SHOULD EQUITY IN THE BOND BE USED FOR DEBT?
Often car loans and credit cards accrue interest at a much higher rate than a home loan, which is why many people decide to take equity out of their home loan to pay off their other debts. Focusing on paying off debt with the highest interest rate is a very good financial strategy to implement, but is using a home loan to do it the best idea?
The answer to that question largely depends on the term left on the home loan. If you use the access facility in the bond to pay off a big-ticket item, such as a car, consider that although the interest on a bond is usually lower - the term of the loan is much longer. Essentially this could result in you paying more interest over the term of the loan.
While the interest on a car loan is usually higher than a bond, the term of the loan is much shorter. Typically, vehicles are financed over a 54 month period, sometimes 60 months depending on the agreement. On the other hand, most bonds will be financed over a 20 year period or in some cases a 30 year period. It takes time to build up equity in a bond, so it is likely that you will only be able to use their bond account to pay off car debt after a few years. Even so, unless the bond is only five years or less away from being fully paid off, you have extended the term of your car loan, which could increase the total amount of interest paid. If the objective is to save on the overall interest paid, a lower interest rate over a much longer term is not the answer.

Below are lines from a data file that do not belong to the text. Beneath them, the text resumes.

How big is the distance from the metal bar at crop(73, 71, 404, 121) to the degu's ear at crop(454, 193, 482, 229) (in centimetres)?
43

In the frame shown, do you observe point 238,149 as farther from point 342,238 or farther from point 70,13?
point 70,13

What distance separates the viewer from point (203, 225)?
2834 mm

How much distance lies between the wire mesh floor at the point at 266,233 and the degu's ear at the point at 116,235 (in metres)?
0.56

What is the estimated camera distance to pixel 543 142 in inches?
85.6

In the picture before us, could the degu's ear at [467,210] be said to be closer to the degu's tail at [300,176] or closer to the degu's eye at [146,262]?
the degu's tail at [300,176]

If you have a 20-year home loan with an interest rate at prime being 10.5%, with ten years left to go, an additional R100 000 with cost R1349 extra a month and accrue an interest amount of R61 922 over the term of the loan. However, if you take out vehicle finance for the same amount over 54 months at an interest rate of 12.5%, you will pay R2431 a month, but pay R31 254 in interest over the term of the loan. Using the bond account will cost you an extra R30 668 in interest. While the monthly repayment is reduced, the overall interest paid on the debt is twice as much. If you have longer to pay on your home loan, the overall interest amount is even higher.

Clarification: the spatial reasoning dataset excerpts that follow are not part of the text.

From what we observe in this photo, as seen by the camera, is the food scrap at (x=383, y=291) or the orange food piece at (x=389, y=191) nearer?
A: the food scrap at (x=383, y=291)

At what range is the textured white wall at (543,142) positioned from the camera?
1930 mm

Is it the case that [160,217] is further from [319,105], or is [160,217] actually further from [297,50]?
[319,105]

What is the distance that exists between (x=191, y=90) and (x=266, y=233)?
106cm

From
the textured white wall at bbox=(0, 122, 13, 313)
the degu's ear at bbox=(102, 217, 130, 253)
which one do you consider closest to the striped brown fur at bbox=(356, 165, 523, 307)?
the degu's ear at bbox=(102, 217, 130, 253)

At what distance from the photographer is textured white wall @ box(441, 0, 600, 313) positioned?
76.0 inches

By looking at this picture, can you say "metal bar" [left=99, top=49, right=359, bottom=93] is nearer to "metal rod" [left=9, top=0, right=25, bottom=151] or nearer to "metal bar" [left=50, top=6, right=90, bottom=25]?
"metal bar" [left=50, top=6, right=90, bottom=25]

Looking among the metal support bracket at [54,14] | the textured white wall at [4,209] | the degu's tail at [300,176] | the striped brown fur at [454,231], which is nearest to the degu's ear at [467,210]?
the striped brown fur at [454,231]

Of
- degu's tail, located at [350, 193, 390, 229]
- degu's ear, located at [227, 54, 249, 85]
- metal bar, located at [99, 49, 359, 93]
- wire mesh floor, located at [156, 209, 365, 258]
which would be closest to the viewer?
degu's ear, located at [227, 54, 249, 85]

To benefit from the lower interest rate of the bond, you would need to add the total monthly amount you were paying on your vehicle finance to the bond repayment. The additional monthly payments would reduce the outstanding bond amount far quicker, along with the total interest paid over the term of the loan. You would in effect be paying off your car in the same amount of time but would see the positive impact of the lower interest rate. In fact, if you keep up with the additional payments for the remainder of the bond, you will reduce the term of their home loan and pay off the house faster.
Before using home equity for any debt, it is best to go through the numbers and work out whether it will put you in a better financial position or a worse one. Look at the long-term impact of your financial choices and do the necessary research and calculations before making any final decisions.